CHALLENGE: Print, exactly as they appear, the lines from the one containing "Can you determine" up to and including the one containing "what is furthest from (x=291, y=183)?".

╭──

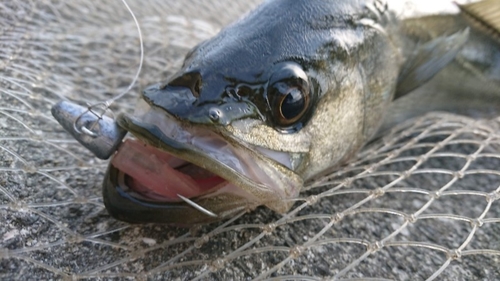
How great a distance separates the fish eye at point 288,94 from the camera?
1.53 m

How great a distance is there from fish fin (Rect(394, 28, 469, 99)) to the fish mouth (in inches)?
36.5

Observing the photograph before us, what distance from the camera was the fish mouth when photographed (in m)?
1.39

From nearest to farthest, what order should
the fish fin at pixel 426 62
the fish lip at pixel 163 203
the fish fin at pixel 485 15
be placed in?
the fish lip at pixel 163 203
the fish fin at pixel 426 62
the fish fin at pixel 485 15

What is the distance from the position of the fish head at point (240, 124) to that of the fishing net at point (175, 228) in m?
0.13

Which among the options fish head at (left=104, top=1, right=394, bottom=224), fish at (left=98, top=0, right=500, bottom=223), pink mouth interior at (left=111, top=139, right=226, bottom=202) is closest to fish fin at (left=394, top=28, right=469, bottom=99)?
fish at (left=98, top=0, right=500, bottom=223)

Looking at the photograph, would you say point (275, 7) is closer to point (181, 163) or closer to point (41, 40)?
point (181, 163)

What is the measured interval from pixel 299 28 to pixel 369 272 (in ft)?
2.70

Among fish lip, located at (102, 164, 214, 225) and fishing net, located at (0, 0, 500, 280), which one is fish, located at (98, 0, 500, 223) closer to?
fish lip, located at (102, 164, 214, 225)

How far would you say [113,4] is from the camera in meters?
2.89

╰──
╭──

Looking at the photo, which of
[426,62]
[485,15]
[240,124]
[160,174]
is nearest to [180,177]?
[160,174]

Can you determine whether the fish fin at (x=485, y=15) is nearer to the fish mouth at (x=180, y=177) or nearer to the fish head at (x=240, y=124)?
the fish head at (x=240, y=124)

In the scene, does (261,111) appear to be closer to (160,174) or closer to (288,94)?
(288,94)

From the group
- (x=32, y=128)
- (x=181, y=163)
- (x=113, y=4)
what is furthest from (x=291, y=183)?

╰──

IN RESPONSE:
Can you determine whether the fish fin at (x=485, y=15) is nearer to the fish mouth at (x=180, y=177) or nearer to the fish head at (x=240, y=124)?
the fish head at (x=240, y=124)

In the scene, does (261,111) appear to be closer to (160,174) or closer to (288,94)?
(288,94)

From the group
- (x=32, y=128)
- (x=181, y=163)
- (x=113, y=4)
what is furthest from (x=291, y=183)?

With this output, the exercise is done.